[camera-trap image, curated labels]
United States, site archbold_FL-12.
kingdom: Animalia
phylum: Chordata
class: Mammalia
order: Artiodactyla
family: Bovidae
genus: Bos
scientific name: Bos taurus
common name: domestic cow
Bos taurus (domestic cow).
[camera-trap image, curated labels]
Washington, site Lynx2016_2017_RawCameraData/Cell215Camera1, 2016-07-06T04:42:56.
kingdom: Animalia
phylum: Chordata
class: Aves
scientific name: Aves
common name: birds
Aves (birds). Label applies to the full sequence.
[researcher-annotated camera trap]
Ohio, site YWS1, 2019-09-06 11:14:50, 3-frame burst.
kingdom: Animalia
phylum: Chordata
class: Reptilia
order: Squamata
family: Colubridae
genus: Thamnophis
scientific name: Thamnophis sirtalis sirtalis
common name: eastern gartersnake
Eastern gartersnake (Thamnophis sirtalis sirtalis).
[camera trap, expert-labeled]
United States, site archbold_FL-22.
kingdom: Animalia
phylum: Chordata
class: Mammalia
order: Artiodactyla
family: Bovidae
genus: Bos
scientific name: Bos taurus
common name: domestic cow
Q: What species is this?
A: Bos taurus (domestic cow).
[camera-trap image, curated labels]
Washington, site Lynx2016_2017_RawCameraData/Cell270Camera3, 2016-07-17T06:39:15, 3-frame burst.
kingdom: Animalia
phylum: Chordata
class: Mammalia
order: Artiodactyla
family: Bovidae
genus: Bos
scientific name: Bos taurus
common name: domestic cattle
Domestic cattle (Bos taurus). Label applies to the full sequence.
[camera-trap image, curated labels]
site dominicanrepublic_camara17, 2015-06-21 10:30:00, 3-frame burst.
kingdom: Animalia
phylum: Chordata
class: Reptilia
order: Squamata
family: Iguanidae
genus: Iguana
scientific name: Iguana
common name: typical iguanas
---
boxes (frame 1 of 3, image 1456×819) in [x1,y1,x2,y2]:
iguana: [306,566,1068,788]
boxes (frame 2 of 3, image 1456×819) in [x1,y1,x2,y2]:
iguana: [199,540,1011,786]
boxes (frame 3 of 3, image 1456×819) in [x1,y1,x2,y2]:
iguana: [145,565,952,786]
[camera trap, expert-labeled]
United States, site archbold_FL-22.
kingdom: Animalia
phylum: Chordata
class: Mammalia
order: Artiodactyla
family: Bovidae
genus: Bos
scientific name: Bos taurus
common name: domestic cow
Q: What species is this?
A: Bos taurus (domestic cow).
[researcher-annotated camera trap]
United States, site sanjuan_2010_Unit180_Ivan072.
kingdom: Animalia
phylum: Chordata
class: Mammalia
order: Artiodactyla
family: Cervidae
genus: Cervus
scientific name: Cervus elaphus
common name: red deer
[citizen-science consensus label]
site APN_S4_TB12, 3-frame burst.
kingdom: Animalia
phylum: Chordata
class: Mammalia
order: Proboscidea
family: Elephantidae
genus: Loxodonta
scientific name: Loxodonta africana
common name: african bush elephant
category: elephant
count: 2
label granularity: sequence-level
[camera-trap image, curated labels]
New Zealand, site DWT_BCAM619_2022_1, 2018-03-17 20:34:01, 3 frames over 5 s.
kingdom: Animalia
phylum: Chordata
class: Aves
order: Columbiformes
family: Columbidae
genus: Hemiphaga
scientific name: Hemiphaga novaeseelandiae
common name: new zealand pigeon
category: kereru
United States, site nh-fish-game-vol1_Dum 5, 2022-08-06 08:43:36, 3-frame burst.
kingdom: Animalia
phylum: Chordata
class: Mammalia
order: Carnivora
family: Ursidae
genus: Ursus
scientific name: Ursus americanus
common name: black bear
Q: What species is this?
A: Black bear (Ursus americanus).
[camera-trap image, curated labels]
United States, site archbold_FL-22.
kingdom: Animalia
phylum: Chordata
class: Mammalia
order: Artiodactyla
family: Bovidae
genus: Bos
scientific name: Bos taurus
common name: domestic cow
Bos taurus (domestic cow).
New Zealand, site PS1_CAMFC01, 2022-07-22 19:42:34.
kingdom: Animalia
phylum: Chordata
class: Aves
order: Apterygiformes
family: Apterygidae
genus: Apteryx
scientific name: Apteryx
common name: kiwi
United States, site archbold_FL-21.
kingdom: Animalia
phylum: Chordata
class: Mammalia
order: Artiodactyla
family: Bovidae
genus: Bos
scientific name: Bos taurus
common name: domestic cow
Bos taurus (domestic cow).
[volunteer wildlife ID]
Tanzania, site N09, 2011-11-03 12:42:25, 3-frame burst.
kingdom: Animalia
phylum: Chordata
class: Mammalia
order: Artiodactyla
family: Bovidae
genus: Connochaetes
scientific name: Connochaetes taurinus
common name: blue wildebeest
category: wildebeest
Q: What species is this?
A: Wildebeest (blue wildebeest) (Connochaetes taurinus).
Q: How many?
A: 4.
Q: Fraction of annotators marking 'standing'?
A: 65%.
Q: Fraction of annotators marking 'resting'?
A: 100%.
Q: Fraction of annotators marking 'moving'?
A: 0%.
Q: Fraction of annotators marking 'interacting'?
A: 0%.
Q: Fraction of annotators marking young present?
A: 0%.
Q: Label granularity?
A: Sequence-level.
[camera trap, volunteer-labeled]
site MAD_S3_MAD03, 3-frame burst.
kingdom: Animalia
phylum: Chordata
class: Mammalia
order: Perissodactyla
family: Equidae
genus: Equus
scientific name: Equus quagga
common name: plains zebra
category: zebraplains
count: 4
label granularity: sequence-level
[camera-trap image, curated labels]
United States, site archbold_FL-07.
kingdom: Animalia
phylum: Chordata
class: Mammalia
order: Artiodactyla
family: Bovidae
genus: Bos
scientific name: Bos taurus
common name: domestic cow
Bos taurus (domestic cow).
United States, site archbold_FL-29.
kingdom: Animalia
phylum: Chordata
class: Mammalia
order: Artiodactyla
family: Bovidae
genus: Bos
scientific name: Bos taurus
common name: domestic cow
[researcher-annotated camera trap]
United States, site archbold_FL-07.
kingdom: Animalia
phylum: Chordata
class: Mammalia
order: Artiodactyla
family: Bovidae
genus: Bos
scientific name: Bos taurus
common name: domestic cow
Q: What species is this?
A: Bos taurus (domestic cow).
◆ ◆ ◆ ◆ ◆ ◆ ◆
_Work instructions_
Scan the listing above and copy all lines containing the word "Fraction".

_Solution for this task_
Q: Fraction of annotators marking 'standing'?
Q: Fraction of annotators marking 'resting'?
Q: Fraction of annotators marking 'moving'?
Q: Fraction of annotators marking 'interacting'?
Q: Fraction of annotators marking young present?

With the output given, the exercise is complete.